Önce kime dokunacağız?

Bazı tartışmaları fazla söze boğmanın anlamı yok. Türkiye’nin sorunları belli. Öncelik sırası belli. Başka bir ifadeyle acilen yapması gerekenler belli.

Türkiye bugün nerede duruyor? Yarın nerede durması planlanıyor? Kuşatıldığı sorunları nasıl çözecek ya da nefes alacak? Tüm bunların cevabını sadece konuşarak değil, adım atarak ve hamle yaparak bulmak zorundayız.

Sıkça bakmamız gereken bir dönem var. 7 Haziran ve 1 Kasım 2015 arasındaki beş ay, Türkiye’de ne olup bittiğinin belki de en net tablosu. 7 Haziran’da Türkiye’yi bir koalisyona mahkum edip, neredeyse onbeş yıllık emeğini ve yakın geleceğini heba etmek isteyen proje, 1 Kasım’da sandıkta ağır bir darbe aldı.

Kim ne derse desin, bu beş aylık dönemin ve 1 Kasım’da ortaya çıkan sonucun bir tek mimarı var: Cumhurbaşkanı Tayyip Erdoğan. Zaten tam da bu nedenle 7 Haziran projesinin hedefi, bizzat kendisiydi.

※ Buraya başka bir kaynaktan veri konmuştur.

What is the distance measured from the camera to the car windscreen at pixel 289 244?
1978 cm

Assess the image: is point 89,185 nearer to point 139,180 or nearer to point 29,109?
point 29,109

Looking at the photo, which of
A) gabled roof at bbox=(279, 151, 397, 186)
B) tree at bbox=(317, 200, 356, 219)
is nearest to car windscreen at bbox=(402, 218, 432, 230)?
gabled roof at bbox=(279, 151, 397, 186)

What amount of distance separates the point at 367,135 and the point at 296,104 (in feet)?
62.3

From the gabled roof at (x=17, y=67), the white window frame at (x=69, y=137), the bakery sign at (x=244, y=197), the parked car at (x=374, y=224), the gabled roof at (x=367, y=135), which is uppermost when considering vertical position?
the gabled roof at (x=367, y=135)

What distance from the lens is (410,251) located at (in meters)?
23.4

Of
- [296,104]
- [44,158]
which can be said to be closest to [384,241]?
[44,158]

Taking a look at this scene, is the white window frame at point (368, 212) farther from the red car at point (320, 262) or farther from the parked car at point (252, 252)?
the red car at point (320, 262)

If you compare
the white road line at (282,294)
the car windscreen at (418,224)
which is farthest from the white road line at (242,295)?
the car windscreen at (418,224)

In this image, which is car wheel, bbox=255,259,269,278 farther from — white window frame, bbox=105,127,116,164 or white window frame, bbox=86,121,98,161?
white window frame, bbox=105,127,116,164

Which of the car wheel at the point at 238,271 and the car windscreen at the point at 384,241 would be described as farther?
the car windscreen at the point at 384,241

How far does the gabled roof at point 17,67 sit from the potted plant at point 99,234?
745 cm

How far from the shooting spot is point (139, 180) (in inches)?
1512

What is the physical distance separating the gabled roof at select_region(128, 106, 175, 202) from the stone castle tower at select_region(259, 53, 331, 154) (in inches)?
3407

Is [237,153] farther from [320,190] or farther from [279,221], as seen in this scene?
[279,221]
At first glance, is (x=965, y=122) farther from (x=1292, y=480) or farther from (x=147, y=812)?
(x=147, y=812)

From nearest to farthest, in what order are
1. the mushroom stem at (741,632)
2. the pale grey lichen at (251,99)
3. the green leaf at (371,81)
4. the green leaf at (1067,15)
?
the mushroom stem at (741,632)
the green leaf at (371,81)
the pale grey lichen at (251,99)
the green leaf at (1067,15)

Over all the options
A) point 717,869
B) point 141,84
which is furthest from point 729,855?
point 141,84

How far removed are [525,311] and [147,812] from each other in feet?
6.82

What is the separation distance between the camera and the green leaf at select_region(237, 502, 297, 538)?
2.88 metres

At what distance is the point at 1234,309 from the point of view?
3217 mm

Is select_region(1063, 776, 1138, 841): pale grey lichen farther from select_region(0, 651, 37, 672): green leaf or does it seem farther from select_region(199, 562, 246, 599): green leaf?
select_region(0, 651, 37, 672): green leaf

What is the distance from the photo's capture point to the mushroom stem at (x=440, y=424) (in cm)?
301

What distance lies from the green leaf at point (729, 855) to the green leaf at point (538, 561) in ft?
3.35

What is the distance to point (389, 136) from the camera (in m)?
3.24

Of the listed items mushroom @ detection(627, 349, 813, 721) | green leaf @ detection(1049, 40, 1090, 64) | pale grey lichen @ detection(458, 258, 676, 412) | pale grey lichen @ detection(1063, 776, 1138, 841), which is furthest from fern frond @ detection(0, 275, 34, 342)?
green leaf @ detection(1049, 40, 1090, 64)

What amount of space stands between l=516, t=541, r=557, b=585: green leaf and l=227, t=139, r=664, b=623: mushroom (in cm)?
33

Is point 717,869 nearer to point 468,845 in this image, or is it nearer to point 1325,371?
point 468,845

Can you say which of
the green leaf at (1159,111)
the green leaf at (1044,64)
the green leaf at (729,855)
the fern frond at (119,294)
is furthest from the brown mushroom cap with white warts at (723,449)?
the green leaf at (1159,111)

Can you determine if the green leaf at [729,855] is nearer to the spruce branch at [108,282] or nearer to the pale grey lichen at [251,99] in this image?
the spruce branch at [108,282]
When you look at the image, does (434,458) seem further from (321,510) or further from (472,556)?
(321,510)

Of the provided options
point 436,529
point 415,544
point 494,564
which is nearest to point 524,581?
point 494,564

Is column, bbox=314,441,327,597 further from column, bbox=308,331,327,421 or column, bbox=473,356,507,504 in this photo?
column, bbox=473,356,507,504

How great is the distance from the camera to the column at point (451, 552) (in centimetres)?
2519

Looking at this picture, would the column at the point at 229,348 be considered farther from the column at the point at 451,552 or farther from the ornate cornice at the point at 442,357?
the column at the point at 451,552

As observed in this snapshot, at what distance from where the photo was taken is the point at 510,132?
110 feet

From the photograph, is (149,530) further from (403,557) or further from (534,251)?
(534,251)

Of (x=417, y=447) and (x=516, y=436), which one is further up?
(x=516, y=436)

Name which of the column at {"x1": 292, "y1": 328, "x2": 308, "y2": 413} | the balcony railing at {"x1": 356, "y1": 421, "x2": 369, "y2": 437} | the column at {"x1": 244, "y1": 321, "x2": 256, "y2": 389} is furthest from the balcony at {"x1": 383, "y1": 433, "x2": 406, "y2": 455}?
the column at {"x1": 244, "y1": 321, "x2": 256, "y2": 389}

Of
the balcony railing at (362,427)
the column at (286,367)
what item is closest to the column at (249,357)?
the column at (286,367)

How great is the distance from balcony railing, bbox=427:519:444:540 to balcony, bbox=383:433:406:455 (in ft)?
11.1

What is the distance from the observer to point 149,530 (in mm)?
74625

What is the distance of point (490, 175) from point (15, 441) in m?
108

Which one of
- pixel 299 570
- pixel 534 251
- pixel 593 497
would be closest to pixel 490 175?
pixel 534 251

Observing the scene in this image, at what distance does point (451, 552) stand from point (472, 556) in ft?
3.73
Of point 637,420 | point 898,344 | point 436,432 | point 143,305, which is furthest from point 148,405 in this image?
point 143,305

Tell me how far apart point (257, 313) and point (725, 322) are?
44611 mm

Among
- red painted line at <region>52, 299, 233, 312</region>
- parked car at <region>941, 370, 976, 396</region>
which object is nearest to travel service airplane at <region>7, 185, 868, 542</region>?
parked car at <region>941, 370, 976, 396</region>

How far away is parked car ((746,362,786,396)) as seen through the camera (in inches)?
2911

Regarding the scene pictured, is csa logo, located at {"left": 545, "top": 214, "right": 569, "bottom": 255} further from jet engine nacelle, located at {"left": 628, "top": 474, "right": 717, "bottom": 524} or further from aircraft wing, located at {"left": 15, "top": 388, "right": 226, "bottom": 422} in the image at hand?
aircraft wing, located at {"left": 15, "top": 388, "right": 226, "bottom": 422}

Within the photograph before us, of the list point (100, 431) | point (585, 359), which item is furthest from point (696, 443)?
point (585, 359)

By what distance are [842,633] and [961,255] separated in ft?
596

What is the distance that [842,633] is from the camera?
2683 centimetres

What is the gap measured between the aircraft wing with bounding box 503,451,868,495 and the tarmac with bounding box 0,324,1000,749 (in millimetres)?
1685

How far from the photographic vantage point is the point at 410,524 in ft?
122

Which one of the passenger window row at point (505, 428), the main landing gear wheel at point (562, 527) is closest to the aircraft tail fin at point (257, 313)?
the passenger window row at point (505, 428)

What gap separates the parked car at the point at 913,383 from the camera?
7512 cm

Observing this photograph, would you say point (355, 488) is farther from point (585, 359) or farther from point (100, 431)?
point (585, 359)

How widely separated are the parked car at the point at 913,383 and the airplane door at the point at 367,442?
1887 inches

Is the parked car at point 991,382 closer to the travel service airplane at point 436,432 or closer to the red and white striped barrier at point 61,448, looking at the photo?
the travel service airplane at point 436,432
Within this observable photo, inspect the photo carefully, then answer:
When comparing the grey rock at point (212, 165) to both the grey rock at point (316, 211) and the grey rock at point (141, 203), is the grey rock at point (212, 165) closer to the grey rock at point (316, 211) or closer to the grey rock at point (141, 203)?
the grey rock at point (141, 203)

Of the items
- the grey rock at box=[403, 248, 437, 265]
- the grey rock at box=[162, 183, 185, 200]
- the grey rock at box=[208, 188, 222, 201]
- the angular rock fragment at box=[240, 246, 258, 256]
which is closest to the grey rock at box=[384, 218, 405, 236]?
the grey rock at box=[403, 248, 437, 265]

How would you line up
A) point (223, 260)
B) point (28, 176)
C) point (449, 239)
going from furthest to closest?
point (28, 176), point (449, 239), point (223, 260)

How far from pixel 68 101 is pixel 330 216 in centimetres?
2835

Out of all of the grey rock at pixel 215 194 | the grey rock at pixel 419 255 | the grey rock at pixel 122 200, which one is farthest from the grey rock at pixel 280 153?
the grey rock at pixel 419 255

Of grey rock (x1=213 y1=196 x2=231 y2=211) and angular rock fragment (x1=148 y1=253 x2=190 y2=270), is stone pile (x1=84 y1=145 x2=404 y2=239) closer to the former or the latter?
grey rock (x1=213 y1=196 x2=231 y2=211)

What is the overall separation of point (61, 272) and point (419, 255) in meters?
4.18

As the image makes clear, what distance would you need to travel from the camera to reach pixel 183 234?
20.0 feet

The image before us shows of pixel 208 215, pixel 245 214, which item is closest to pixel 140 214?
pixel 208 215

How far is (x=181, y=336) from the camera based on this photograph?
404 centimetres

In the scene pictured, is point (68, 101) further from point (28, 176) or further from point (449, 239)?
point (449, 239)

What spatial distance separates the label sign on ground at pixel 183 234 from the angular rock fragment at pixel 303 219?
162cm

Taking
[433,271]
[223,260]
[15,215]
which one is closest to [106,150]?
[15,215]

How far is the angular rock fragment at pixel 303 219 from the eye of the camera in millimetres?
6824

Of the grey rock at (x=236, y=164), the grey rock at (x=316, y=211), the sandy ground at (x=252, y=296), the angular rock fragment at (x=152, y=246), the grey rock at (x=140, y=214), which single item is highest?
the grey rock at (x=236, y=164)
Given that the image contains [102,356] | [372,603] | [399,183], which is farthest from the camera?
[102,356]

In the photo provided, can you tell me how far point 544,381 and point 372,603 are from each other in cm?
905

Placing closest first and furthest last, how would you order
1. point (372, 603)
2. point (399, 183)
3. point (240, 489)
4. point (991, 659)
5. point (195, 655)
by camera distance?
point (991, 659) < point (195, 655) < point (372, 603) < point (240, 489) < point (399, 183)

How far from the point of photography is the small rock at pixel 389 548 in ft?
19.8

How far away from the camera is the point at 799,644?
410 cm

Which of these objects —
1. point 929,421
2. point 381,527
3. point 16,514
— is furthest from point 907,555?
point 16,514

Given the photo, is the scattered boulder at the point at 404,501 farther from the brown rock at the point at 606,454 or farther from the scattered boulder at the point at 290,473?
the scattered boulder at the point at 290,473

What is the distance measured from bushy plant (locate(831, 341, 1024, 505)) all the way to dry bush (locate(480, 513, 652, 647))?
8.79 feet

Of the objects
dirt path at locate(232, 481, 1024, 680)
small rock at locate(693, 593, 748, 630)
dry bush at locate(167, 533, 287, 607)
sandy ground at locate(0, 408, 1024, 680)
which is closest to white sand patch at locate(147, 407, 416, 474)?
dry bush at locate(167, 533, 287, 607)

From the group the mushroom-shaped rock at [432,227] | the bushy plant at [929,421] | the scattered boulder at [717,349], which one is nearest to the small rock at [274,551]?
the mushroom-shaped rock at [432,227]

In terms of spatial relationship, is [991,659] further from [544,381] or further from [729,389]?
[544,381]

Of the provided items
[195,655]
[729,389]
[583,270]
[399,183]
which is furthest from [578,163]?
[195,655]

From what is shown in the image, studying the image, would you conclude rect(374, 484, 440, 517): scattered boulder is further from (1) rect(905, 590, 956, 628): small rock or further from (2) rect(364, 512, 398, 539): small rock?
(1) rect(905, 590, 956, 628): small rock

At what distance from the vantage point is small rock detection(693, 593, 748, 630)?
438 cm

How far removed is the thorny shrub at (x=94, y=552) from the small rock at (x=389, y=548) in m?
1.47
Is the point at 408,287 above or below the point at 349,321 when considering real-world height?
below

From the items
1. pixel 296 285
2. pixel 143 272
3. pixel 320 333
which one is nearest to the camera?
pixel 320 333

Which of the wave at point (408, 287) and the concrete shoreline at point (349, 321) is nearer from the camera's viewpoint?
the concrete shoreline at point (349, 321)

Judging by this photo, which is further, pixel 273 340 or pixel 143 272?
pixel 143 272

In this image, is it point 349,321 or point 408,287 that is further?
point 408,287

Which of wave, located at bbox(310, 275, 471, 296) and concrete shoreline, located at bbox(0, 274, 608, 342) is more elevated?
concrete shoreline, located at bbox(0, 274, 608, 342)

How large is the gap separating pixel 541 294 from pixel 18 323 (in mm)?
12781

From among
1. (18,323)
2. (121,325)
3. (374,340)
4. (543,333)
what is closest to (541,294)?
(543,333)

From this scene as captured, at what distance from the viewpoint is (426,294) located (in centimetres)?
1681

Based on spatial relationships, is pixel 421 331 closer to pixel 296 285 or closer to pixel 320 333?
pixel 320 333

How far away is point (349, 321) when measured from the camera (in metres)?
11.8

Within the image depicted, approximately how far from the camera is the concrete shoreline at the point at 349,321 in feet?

Ayrılıkçı Kürt hareketini siyasi zeminde öne çıkarıp, Türkiye’yi dize getirmek isteyenler, ilk aşamada istediklerini kısmen de olsa elde ettiler. Uzun yıllar sonra ilk kez koalisyon ihtimali konuşuldu. Hatta yeni bir seçimde kimbilir ne olur endişesiyle AK Parti’de de böyle bir projeye sıcak bakanlar çıktı. Projenin doğal uzantısı olanları saymıyorum bile.

İşte o dönem, Tayyip Erdoğan peşpeşe yaptığı hamlelerle Türkiye’nin önünü yeniden açtı. Deniz Baykal görüşmesinin ortaya çıkardığı hava, AK Parti’nin TBMM Başkanı seçimiyle kırılan özgüvenini yeniden kazanması daha başlangıç adımlarıydı. Ama asıl hamle, bizzat ülkenin bekasını ilgilendiren alanda geldi. Daha doğrusu bu seçim öncesinde başlayan ve birilerinin ‘seçim yatırımı’ olarak gördüğü hamlenin, daha büyük bir kararlılıkla devam ettirilmesiydi.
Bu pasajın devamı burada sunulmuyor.